Just “Care”

Care, according to Dictionary.com, can mean: verb (used without object) to be concerned or solicitous; have thought or regard. to be concerned or have a special preference (usually used in negative constructions): I don’t care if I do. to make provision or look out (usually followed by for ): Will you care for the children while I am away? to have an inclination, liking, fondness, or affection Why is it so difficult when someone says to us, “I don’t care about you!” or we get the sense that someone just doesn’t care about something. I personally struggle when I see people throw litter on the ground, dispose of their pets as if they are trash, or behave in a generally abusive manner toward another person. I can’t help but think to myself, “Don’t they CARE?!”

But caring is a value and not everyone is motivated to care in the same way. In my book, Understanding Other People: The Five Secrets to Human Behavior, secret #3 is, “Your Values Speak More Loudly Than You Do.” This is because when we observe others, or hear what they say, we are processing it through whatever it is that matters most to us. We believe in “right” or “wrong” – certain behaviors and decisions are right, as long as they are within my value set; certain ones are wrong if they are not.

Now, we can argue that littering, and abusing people and animals, is fundamentally wrong, and I am going to agree wholeheartedly with that. The truth is, though, that depending on what we care about, what motivates us, these behaviors may seem less wrong than something else someone could do.

Some research shows there are six core values that we all share, but we share them in a different order of importance. A high Social value, for example, means that I am focused on others and believe that it is my duty and my responsibility to do whatever I can to help another person. A high Utilitarian value means I mostly care about efficiency and ROI (return on investment) in everything I do. A high Traditional value means I am aligned with a certain religion and care very much about living my life in accordance with the values espoused by that religion. A high Individualistic value means I care a lot about reputation and my good name. A high Theoretical value means I am motivated by a love of learning and want to soak up knowledge wherever possible. Lastly, a high Aesthetic value means I have a love of beauty and beautiful things.

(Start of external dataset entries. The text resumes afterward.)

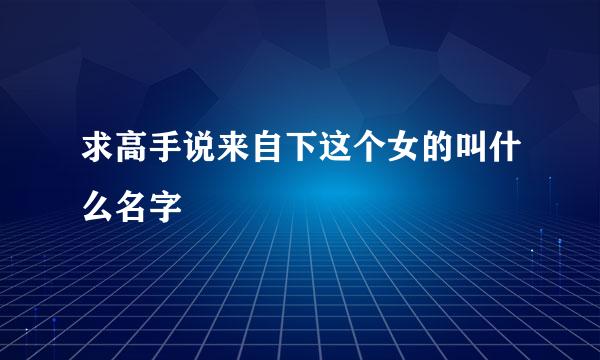 求高手说来自下这个女的叫什么名字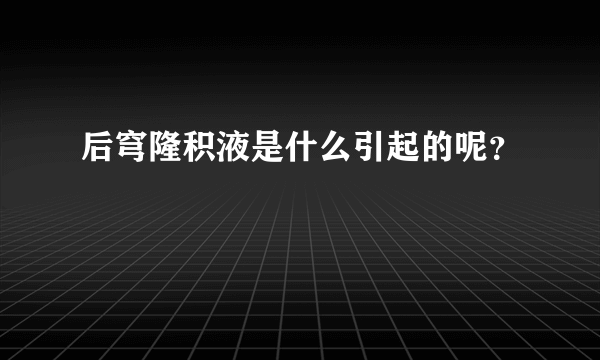 后穹隆积液是什么引起的呢？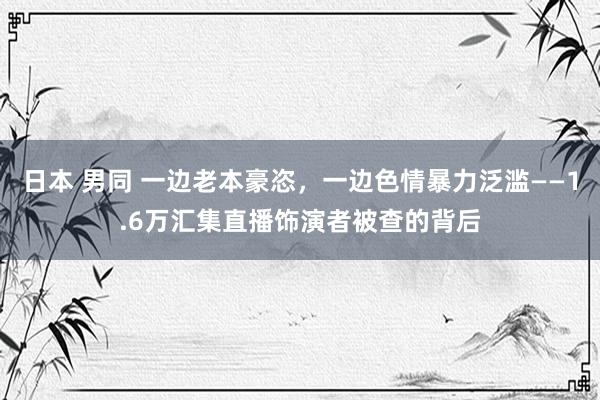 日本 男同 一边老本豪恣，一边色情暴力泛滥——1.6万汇集直播饰演者被查的背后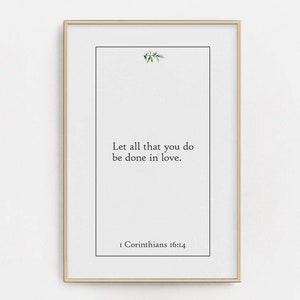 1 Corinthians 16:14 - Let all that you do be done in love. Minimalist Scripture Wall Art, Bible Verse Christian Home Wall Decor - Printable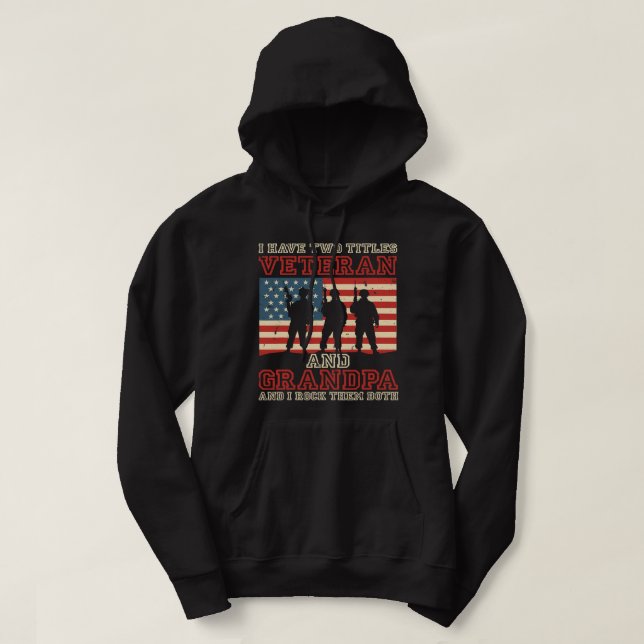 I Have Two Titles Veteran And Grandpa And I Rock T Hoodie (Design Front)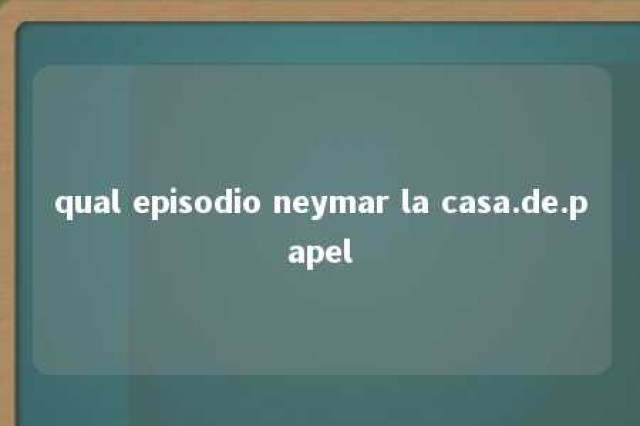 qual episodio neymar la casa.de.papel 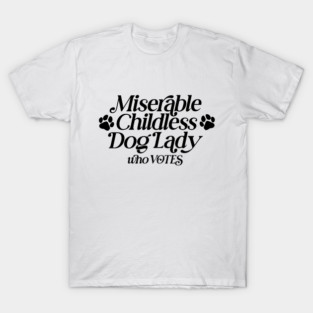 Womens Childless Dog Lady for Harris 2024 T-Shirt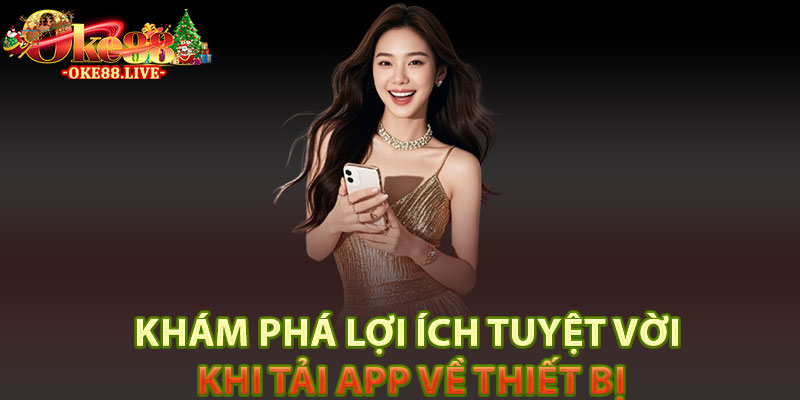 Khám phá lợi ích tuyệt vời khi tải app về thiết bị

It’s not too hard to see how conflicts could arise. If I am very highly Social and care about others and want to take care of others, I might get into conflict with someone who is highly Individualistic and mostly cares about their reputation and their name. I believe we should make all of our decisions in the interest of giving and helping others. That person may believe that as long as their reputation is solid and they will benefit from being associated with the “giving,” then it’s okay, but otherwise they’ll reject my approach.

Defining “care” means defining first what we care about, and we don’t all care about the same things. This is why laws evolve – thankfully it is against the law everywhere to abuse children, and in most places it is against the law to abuse animals, too. There are fines for throwing litter out of your car in most places, as well. But these laws evolve because not everyone fundamentally believes these things are “wrong.”

In my work in humane rescue we see the tragedy of puppy mills, for example. Some of the worst are located in Amish country, where the large barns hide the horrible treatment of these innocent animals. But the Amish believe, from a Traditional value perspective, they are in dominion over animals and that God has ordained this. They do not believe anything is “wrong” with how they treat the animals who breed for them.

This is how values play out in the real world all of the time. If I ask you “to care” and to show me care, I have a certain definition of what they would look like. If I tell my husband, “you don’t care about me enough – show me your care,” he might think making a nice dinner for me shows that. I might be waiting for him to write me love notes and leave them around the house.

We filter “care” through our own set of what we believe to be right and wrong, and therein lies the difficulty of coming to common ground on what really matters.

This week, observe what you care about and what you believe others should care about. Watch what triggers you, and try to understand where the other person could be coming from. Do they act in an uncaring way because their value set is different? Observe and consider. You might learn something interesting about how to define “care”.